Robust, consistent and user-friendly pulmonary function testing
Trishul estimates he has personally performed between 12,000 to 13,000 spirometric measurements, using the Easy-on PC spirometers and EasyOne Air instruments over the past five years. In addition to being extremely robust, NDD’s EasyOne spirometry and complete pulmonary function testing products are the most consistent and user-friendly lung function testing equipment on the market, helping clinicians to diagnose and treat lung disease with unmatched precision.
"As a team we’ve been able to diagnose around 200,000 people..."
As Trishul notes, “We've taken these things to places where they have never gone before and certainly weren’t designed for and we haven’t had any issues. As a team we’ve been able to diagnose around 200,000 people, which is a lot.”

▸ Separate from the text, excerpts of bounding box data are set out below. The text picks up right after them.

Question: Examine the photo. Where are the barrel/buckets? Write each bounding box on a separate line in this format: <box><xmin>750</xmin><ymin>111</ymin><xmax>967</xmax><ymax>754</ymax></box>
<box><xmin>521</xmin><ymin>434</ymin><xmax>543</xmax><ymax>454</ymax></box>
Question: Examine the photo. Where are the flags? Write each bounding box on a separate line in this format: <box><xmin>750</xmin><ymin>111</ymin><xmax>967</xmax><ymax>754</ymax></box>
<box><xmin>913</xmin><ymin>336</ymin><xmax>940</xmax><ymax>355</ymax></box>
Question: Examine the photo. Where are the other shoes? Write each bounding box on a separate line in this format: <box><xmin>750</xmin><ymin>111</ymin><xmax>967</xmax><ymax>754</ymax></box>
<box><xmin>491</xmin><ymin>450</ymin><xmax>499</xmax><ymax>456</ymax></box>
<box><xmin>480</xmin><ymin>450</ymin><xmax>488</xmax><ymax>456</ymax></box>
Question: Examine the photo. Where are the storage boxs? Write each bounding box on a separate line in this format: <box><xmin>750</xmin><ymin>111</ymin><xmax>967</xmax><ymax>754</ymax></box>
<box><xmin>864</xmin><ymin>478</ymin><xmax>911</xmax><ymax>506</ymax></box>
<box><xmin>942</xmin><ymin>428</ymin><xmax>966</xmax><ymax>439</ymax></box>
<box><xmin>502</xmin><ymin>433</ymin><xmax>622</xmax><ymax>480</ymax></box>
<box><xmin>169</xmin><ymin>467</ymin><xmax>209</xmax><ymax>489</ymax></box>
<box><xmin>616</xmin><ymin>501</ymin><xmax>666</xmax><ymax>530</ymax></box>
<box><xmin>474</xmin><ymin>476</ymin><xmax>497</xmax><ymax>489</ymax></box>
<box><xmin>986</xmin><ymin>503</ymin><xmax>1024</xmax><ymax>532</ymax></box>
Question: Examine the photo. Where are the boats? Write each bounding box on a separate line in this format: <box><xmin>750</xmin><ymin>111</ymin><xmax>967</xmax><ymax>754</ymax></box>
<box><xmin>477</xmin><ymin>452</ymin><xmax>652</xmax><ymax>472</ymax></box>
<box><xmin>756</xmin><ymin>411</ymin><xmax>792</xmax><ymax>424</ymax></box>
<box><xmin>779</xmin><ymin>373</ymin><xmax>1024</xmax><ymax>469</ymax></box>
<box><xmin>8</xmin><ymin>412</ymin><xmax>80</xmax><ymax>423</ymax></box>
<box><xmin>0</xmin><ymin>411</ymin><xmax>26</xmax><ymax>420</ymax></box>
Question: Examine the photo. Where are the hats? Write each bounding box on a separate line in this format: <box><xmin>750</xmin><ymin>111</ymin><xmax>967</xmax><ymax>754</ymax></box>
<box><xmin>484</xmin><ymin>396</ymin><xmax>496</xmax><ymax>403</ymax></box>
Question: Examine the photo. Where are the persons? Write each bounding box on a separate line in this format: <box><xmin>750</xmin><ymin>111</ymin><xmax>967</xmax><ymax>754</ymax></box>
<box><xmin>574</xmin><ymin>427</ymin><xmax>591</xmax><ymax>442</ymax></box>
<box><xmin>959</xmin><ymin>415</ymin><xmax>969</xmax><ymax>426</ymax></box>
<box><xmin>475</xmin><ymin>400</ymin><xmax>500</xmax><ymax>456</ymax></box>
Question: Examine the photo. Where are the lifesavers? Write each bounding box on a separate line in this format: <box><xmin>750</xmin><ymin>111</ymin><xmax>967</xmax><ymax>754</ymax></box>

DLCO with the EasyOne Pro® LAB in Uganda
Trishul is now looking to introduce diffusion capacity of the lungs for carbon monoxide (DLCO) testing to his projects with NDD’s EasyOne Pro LAB devices. DLCO is a readily available test in high-income settings and has been shown in studies to be a powerful predictor of survival in patients with COPD. It is used to pinpoint the type of respiratory disease when an obstruction or lung volume issues are predetermined. Even in high-income countries, over 50% of people living with COPD remain undiagnosed; the combination of DLCO with spirometry is a particularly valuable tool in COPD.
“DLCO is a much more sensitive measure when it comes to lung disease and lung disease progression” Trishul explains. “There is currently no DLCO capability in the whole of Uganda, due to the availability of gas as well as the technology needed. I just got the gas shipped from South Africa, so we're starting to get that up and running at our sites. I think that will be a huge achievement.”
Spirometry and pulmonary function testing infrastructure in low-income settings
Of course, it's a huge undertaking to set up spirometry and pulmonary function testing in these settings, not least because it also comes with the concomitant obligation to set up the infrastructure to treat people, involving education, management and drugs.
“You have to have commitment.” Says Trishul. “And it’s important that the suppliers I work with have that same commitment to making it work, not just to their products. I have a very strong relationship with NDD – they’re committed to the mission. If they weren’t there to help me along the way, and if the products didn’t work, it would have been a nightmare. They were there when we needed help hooking up the DLCO gas at 7am in the morning because it’s 3pm for us. They’ve shipped me boxes and boxes of spirettes to my house overnight, just to make it work. That sort of relationship has made my life so much easier and saved us thousands and thousands of dollars, which frankly is important when we’re doing this kind of work. "
"That's the reason why I keep coming back to NDD—it's the kind of relationship I want—a commitment to the mission of the important work we're doing."